The question is whether the goodies for the farm sector are too little, too late – at least in terms of electoral impact. Drought over half the country, coupled with fall in the global markets for some commodities, has hit farmers hard. Fertiliser shortages, stagnant MSPs and short-sighted policies curtailing crop bonuses did nothing to endear the Modi government to farmers. The agrarian distress was reflected in the spiralling cases of farmers’ suicides in Maharashtra.
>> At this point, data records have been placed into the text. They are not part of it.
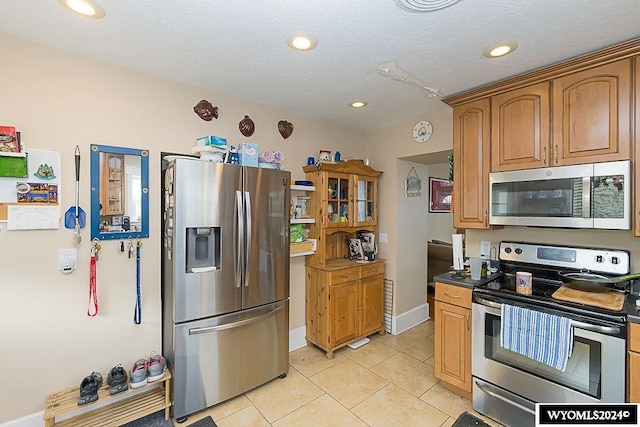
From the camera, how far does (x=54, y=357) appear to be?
1955 millimetres

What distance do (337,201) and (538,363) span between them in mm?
2182

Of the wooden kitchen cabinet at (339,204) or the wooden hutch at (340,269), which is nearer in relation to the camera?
the wooden hutch at (340,269)

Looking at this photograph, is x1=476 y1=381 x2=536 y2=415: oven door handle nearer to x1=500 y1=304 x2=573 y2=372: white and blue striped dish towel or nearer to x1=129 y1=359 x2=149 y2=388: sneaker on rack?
x1=500 y1=304 x2=573 y2=372: white and blue striped dish towel

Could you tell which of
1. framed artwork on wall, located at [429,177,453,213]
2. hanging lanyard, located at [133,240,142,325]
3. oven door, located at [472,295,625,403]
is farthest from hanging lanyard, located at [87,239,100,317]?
framed artwork on wall, located at [429,177,453,213]

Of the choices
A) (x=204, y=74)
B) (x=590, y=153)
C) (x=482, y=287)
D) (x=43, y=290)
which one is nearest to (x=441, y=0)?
(x=590, y=153)

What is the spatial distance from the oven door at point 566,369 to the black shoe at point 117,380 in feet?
8.20

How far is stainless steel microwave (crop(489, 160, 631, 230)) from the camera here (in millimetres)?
1825

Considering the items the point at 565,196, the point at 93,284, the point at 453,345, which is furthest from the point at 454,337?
the point at 93,284

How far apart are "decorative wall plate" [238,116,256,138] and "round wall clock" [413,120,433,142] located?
5.96 ft

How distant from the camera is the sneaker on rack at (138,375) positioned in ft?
6.64

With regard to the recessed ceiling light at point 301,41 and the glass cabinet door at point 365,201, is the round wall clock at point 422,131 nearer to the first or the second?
the glass cabinet door at point 365,201

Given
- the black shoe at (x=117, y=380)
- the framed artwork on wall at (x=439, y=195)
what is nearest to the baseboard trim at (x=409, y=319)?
the framed artwork on wall at (x=439, y=195)

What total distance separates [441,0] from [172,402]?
2.99 meters

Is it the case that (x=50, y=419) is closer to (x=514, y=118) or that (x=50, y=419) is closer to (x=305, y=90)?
(x=305, y=90)
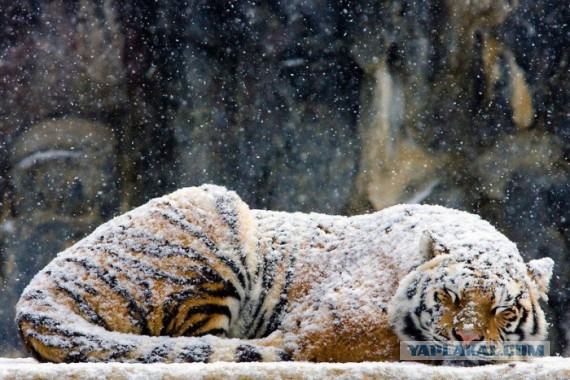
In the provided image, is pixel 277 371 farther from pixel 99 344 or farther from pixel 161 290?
pixel 161 290

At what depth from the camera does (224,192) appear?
398 cm

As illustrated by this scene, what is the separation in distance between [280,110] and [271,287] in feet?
12.1

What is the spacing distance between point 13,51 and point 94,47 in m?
0.71

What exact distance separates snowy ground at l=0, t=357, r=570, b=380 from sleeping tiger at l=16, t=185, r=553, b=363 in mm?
546

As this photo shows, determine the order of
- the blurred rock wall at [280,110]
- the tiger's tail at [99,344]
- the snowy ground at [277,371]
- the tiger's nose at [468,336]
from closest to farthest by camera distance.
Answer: the snowy ground at [277,371] → the tiger's nose at [468,336] → the tiger's tail at [99,344] → the blurred rock wall at [280,110]

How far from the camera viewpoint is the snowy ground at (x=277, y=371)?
2490 mm

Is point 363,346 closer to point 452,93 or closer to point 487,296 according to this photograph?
point 487,296

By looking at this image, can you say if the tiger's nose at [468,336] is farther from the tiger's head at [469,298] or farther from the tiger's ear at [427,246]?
the tiger's ear at [427,246]

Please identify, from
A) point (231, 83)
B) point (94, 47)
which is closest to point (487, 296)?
point (231, 83)

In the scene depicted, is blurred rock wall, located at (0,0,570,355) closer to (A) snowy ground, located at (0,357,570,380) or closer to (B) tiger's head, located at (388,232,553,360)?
(B) tiger's head, located at (388,232,553,360)

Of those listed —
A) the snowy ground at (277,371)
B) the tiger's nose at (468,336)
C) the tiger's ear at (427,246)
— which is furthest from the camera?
the tiger's ear at (427,246)

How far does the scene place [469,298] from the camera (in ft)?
10.4

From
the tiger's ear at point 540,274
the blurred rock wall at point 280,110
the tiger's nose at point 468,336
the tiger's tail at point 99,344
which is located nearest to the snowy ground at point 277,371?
the tiger's nose at point 468,336

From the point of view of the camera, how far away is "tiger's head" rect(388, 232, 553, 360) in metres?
3.15
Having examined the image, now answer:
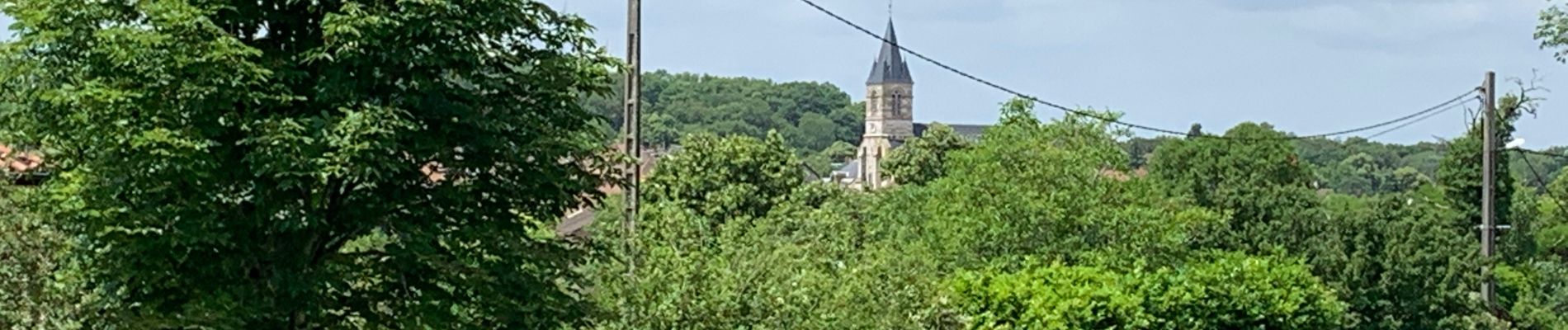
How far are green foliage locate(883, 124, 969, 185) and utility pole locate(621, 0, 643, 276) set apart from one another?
60431 mm

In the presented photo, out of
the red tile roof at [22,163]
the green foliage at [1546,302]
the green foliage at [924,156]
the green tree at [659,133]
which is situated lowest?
the green foliage at [1546,302]

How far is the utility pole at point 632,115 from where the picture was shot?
2338 cm

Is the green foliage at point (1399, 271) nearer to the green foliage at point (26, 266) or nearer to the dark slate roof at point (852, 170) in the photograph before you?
the green foliage at point (26, 266)

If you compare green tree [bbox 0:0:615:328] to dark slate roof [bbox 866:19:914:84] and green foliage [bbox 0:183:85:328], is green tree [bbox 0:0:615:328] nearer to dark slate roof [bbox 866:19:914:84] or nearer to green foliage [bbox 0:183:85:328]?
green foliage [bbox 0:183:85:328]

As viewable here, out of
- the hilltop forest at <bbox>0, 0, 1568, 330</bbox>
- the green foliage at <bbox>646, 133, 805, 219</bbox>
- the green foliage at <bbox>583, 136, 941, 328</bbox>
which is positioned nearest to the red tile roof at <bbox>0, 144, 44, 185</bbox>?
the hilltop forest at <bbox>0, 0, 1568, 330</bbox>

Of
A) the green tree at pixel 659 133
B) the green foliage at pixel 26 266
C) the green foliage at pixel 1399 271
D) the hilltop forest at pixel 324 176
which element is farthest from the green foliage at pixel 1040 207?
the green tree at pixel 659 133

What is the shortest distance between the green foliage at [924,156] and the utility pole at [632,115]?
6043 centimetres

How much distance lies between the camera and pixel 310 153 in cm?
1605

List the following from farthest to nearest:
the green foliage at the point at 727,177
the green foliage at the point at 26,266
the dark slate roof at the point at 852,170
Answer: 1. the dark slate roof at the point at 852,170
2. the green foliage at the point at 727,177
3. the green foliage at the point at 26,266

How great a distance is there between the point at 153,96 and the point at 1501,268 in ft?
180

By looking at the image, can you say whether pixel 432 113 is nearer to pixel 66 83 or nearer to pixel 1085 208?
pixel 66 83

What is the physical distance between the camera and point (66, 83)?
16172 millimetres

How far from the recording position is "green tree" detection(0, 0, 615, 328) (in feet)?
52.7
This is not to argue that all potential policy conflicts on the farm sector between government and RSS have been settled. The threat of FDI in retail and commercial cultivation of Genetically Modified – GM – crops looms large. A showdown on GM in particular, is inevitable in the not-too distant future.

Of the five assembly elections this year, the BJP has a big stake in Assam and a minor one in Tamil Nadu, Kerala, West Bengal and Puduchery. But the really big challenges – Punjab, Gujarat and Uttar Pradesh (as well as Uttarakhand, Goa and Manipur) – are coming up next year. By which time, the party doubtless hopes the seeds of budget ’17 will have sprouted and borne electoral fruit.